Kittur Chennamma: The fiery, fierce, feminine, freedom fighter

Our nation’s struggle for freedom had begun long before the birth of the Indian National Congress; or for that matter even before the famous First Indian War of Independence which took place in 1857.

Here are some of the early patriots who fought against foreign domination:

Maveeran Alagumuthu Koné 1750-59;
Tilka Mahji: 1784-1785;
Puli Thevar: 1759-1761;
Veeramangai Velu Nachiar 1780-90;
Raja Pazhassi: 1793-1805;
Tirot Sing: 1833-1835;
Kittur Chennamma: 1816-1824;
Hairy Thampi: 1808-1809;

It is a revelation worth recording that Tilka Majhi was one of the first Indian freedom fighters and the first Adivasi leader of the Santal community. He took up arms against the British in 1784, about seven decades before Mangal Pandey. He organized the Adivasis to form an armed group to fight against the British.

It is imperative that in order to instill the spirit of patriotism in our offspring, we impart to them full and complete information about all the selfless and faceless heroes and heroines who had sacrificed their fortunes, property and lives for the good of our homeland. While some of them are locally recognized and reverently remembered, most of them are unknown on a pan-Indian scale, to the extent that our history books glorify only a lucky few and let all others sink into oblivion.

Now, let’s talk a bit about Rani Kittur Chennamma, who was hailed by our respectful President during her inaugural address, alongside Rani Lakshmi Bai, Rani Velu Nachiar, Rani Gaidinliu.

Kittur Chennamma was born on October 23, 1778 in Kakati, a small village in present-day Belagavi district in Karnataka to a Lingayat family. She received training in horse riding, sword fighting and archery from an early age and became very famous in her village for her bravery.

At the age of 15, she married Mallasarja Desai, the king of Kittur, and became its queen. She had a son from the marriage, who after her husband’s death in 1816, also died in 1824. As Queen of Kittur, she raised Shivalingarudra Sarja, her son-in-law as her own to succeed the city after Mallasarja.

Sadly, Shivalingarudra Sarja also passed away due to deteriorating health, after which the throne was left empty again. Applying the “doctrine of forfeiture”, St John Thackeray, who worked for the British East India Company, attempted to take control of the Kingdom of Kittur.

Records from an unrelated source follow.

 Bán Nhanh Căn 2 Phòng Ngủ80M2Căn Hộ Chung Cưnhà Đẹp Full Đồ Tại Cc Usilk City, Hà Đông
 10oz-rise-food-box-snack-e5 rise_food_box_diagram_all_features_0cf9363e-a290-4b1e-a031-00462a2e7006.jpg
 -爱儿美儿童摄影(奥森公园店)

Chennamma’s declaration that Shivalingappa was the rightful heir to the throne was a direct confrontation by the British defying the doctrine of forfeiture, thus triggering the British to launch an attack on Kittur. Unfazed, she sent a letter to Lord Elphinstone, then Governor of the Bombay Presidency, who evidently refused it. This was followed by demands for the surrender of his kingdom, as well as the vehement refusal of the British to accept Chennamma as ruler, which eventually led to the outbreak of war.

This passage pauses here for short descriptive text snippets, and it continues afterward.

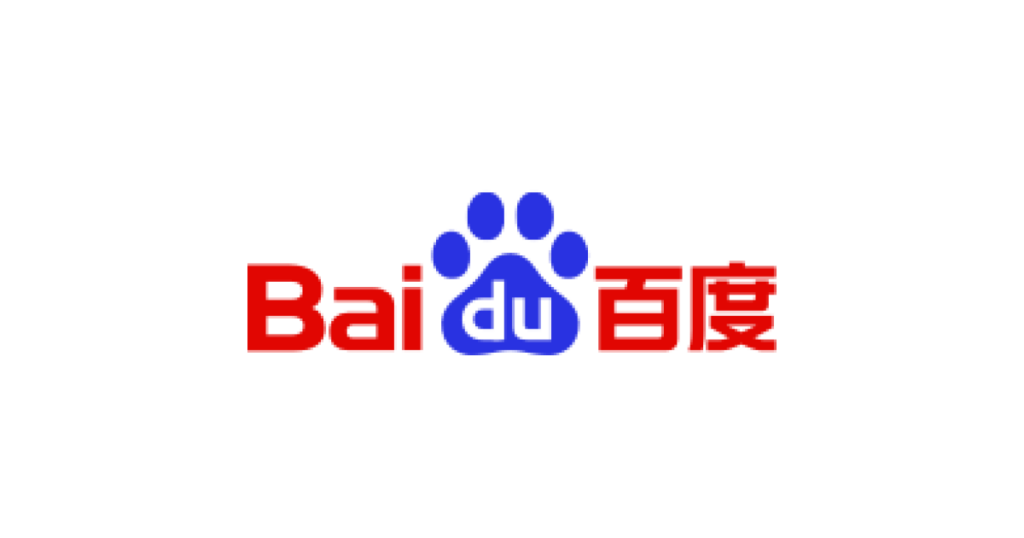 百度地图发布摩托车出行智能体，称两轮车用户对地图需求排在TOP3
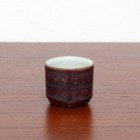 ��������ơ��� �̲����� �ǥ��� �ġ��� ���å����å�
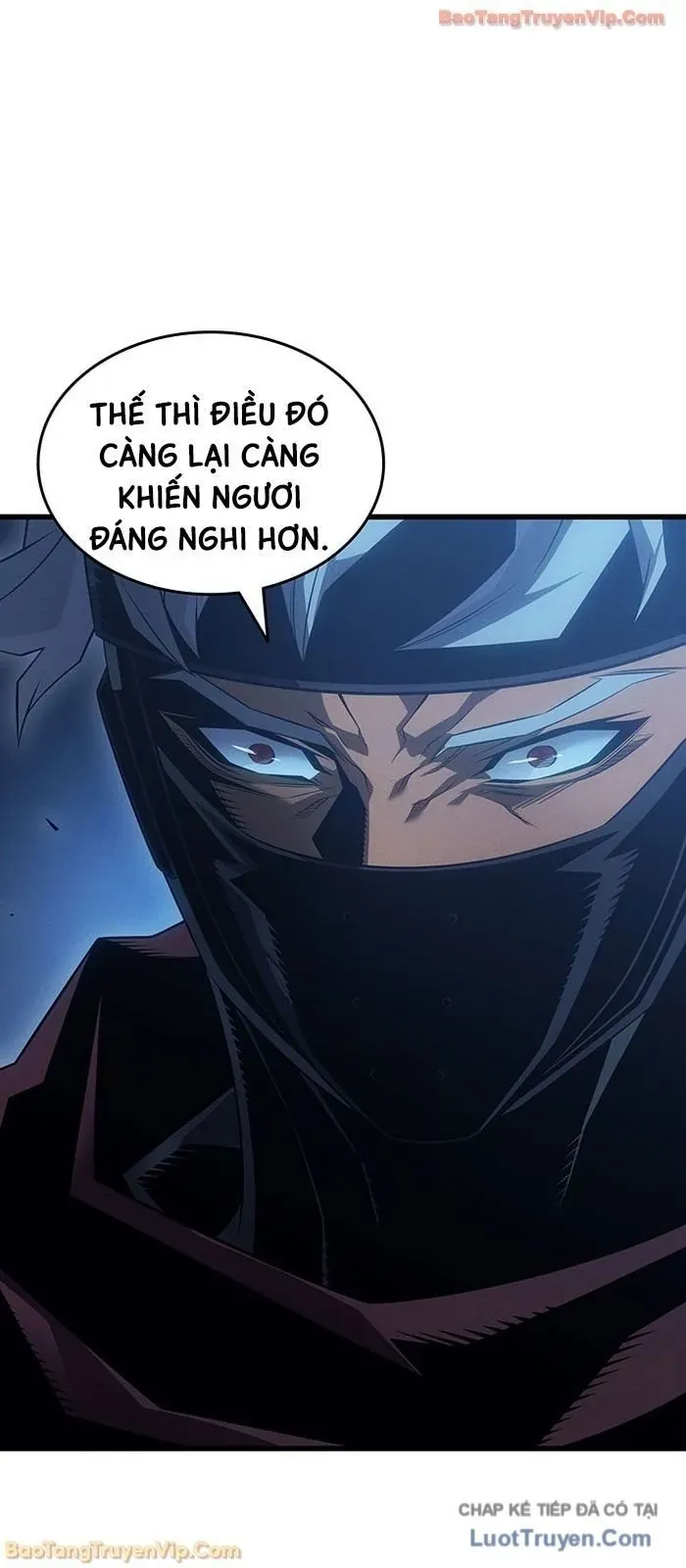 Sự Trở Lại Của Pháp Sư Vĩ Đại Sau 4000 Năm Chap 241 - Next Chap 242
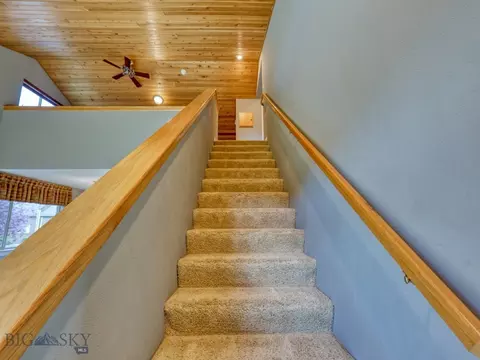 417 Firelight Dr, Big Sky, MT 59716 photo 16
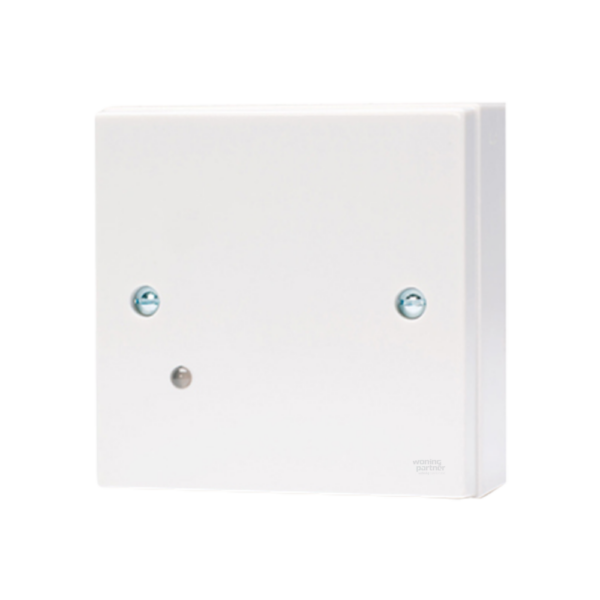 Ei 413RF module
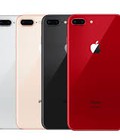 Hình ảnh: Siêu sale iphone 8plus tại Tabletplaza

Competent in warfare from its earliest days, it outmatched the mighty British force with skill and dexterity.

The British attempted to lash out at Kittur with a force of 20,000 men and artillery mostly from the Third Troop of Madras Native Horse Artillery. They attempted to loot Kittur’s treasures and jewels, valued at around ₹15 lakh, but were unsuccessful.

During the first round of the war, in October 1824, the British forces lost heavily. St John Thackeray, collector and political agent, was killed during the war. Amatur Balappa, Chennamma’s lieutenant, was primarily responsible for his killings and casualties to British forces.

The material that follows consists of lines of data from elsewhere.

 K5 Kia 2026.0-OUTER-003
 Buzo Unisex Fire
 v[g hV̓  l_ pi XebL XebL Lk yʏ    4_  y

Two British officers, Walter Elliot and Stevenson are taken hostage. Rani Chennamma freed them after a promise from the British that they would end the war. But English men being English men, they deceived her and started the war again.

The monstrous Britons, equipped with forces on a colossal scale, attacked again and this time Kittur Chennamma’s small army could not withstand the brutal onslaught. The second war was fought for 12 days by Chennamma and his allies. During the second assault, Munro, the sub-collector of Solapur who was also Thomas Munro’s nephew was killed. Chennamma was also aided by her lieutenant Gurusiddappa in the war against the British.

As in every battle, two soldiers from his own army Mallappa Shetty and Vankata Rao were revealed to be traitors. They had mixed mud and cow dung into the gunpowder of the cannons. She was defeated and imprisoned.

Throughout his imprisonment, Chennamma spent his time reading Hindu scriptures and performing pooja.

Every year the Kittur Utsava is celebrated in October to commemorate his first victory against British forces.

Even though our pages of history have not recognized Kittur Chennamma, she lives on as an inspirational woman through local legends and folklore.